Everyone in communications knows a well-executed crisis plan when they see it: crisp, focused messages, public statements in sync with legal filings, ground support from third parties and friends, and an approach that makes it more likely that the news life of the event is short-lived rather than a death march. But there’s much more than the publicly executed facet of crisis communications. Just as important is the inside game: ensuring that the executive team and your employees have the information they need.
A crisis isn’t just a media relations issue – involve all the right players.
Give the executive team confidence in the process.
Recognize that employees need context in addition to talking points.
It’s easy to focus on the media when you’re executing a crisis plan but there are many more stakeholders and some are much more important. If you’re a publicly traded company, you should consider direct communication with the ratings agencies that cover you in addition to communications to the investment community generally. Heavily regulated business? Your regulators need to know not just the facts about the root of the crisis, but how you are going to communicate publicly. Involve the government affairs team. Your key elected officials should hear from you at the earliest possible time. No one likes surprises during a crisis and that’s particularly true of Members of Congress.
The C-suite will likely have its hands full as it deals with the crisis itself. The last thing they need is a crisis in communications. Beyond creating a solid plan for handling communications, one of the best services a communications team can provide is giving the executive team confidence that there is a solid plan for handling communications. The best way to provide this is to give them a complete high level plan that includes:
The key messages common to all communications
An execution schedule showing what communications are being delivered, in what form, and by whom.
An approval schedule showing who is vetting the plan and on what timetable.

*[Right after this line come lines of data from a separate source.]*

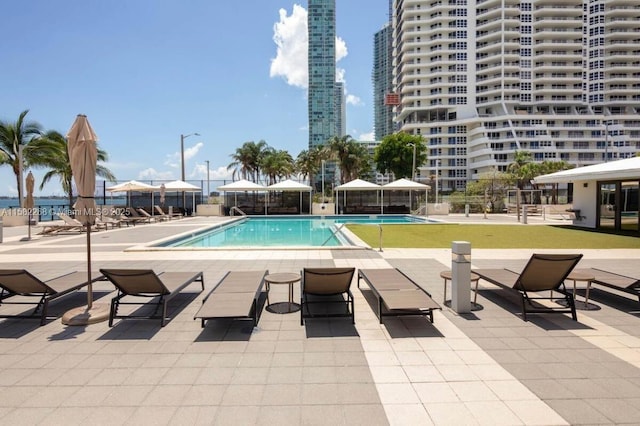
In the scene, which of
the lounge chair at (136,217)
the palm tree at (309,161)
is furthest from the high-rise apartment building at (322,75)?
the lounge chair at (136,217)

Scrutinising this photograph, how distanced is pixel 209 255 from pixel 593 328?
859 centimetres

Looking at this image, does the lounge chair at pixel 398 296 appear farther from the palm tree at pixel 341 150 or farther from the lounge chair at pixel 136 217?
the palm tree at pixel 341 150

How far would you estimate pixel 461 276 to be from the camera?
5.16 metres

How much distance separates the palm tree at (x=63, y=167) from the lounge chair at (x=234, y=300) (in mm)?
21257

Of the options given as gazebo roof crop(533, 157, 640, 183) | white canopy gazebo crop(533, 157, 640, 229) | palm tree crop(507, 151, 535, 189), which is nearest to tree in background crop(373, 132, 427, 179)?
palm tree crop(507, 151, 535, 189)

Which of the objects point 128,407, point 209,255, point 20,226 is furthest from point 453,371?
point 20,226

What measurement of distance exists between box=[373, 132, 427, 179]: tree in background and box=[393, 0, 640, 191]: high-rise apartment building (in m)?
16.6

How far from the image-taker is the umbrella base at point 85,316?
15.9ft

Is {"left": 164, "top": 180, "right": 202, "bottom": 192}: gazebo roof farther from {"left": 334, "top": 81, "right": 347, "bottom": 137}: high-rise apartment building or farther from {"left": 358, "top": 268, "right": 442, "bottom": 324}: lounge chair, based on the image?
{"left": 334, "top": 81, "right": 347, "bottom": 137}: high-rise apartment building

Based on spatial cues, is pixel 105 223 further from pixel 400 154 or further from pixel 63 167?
pixel 400 154

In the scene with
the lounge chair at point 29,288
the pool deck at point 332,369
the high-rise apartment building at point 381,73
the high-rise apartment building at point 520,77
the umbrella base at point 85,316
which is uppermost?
the high-rise apartment building at point 381,73

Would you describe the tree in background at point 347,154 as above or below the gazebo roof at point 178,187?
above

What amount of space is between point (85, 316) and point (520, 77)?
86.7 meters

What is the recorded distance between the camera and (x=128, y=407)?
2.92m
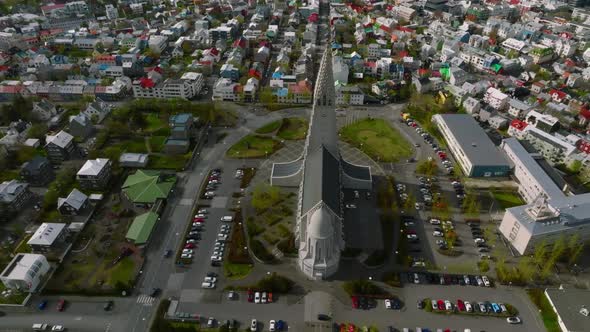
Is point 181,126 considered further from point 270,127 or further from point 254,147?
point 270,127

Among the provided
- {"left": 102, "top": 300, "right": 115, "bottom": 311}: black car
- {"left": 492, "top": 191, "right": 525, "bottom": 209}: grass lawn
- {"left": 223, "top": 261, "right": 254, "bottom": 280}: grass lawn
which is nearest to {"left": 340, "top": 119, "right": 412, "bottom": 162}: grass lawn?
{"left": 492, "top": 191, "right": 525, "bottom": 209}: grass lawn

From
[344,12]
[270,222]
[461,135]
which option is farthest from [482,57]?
[270,222]

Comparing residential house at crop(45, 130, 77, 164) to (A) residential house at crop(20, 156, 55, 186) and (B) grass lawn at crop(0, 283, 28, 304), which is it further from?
(B) grass lawn at crop(0, 283, 28, 304)

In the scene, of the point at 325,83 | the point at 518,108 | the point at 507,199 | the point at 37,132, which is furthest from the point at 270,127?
the point at 518,108

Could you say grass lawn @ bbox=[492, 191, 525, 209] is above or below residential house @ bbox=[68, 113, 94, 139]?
below

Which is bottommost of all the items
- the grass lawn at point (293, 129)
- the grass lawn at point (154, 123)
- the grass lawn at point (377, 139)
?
the grass lawn at point (377, 139)

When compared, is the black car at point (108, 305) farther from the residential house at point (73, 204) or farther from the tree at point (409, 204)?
the tree at point (409, 204)

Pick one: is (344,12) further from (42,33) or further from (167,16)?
(42,33)

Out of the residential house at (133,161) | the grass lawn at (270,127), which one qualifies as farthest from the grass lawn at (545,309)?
the residential house at (133,161)
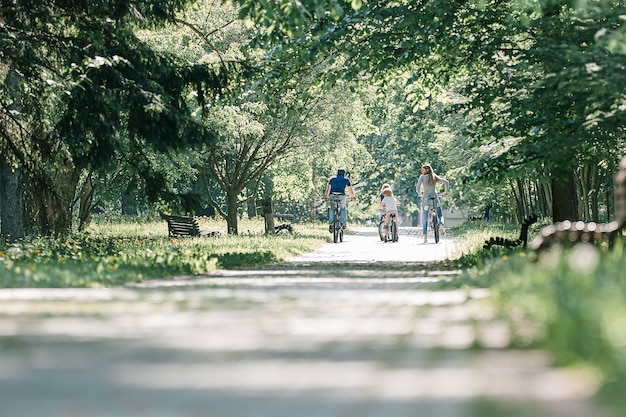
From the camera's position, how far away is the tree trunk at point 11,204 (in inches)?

Confidence in the plan comes from seeing that all audiences are being addressed, knowing who is responsible for which components, and finally, knowing who will be reviewing the plan. Deliver all of those pieces of information in a four-page deck and the executive team will have confidence that communications is handled and they can focus on the core issues.
Key messages and talking points are great for helping employees answer the first question from a customer or someone in the community. It’s the second or third questions where they can run into problems. When an employee tells a customer “We’re cooperating fully and hope to have this behind us as quickly as possible” the customer is likely to ask “So how did this come about?” or another follow up question. What you don’t want is for your employee to say, “All I know is we’re cooperating fully and hope to have this behind us as quickly as possible.”
You can avoid that by giving them even a little context. When you provide talking points, include a couple of paragraphs of background that you would be comfortable seeing in a newspaper story. It shouldn’t be too heavy on numbers and specific dates and it shouldn’t read like an appellate brief. Just provide a plain English explanation of how we got where we are and when it started. That’s really all most customers will want to know anyway.
Don’t make crisis communications a two-front war. Your team needs to be focused on communicating with the outside world and your employees, not dealing with continuing internal questions about tactics and timing. A good inside plan solves that.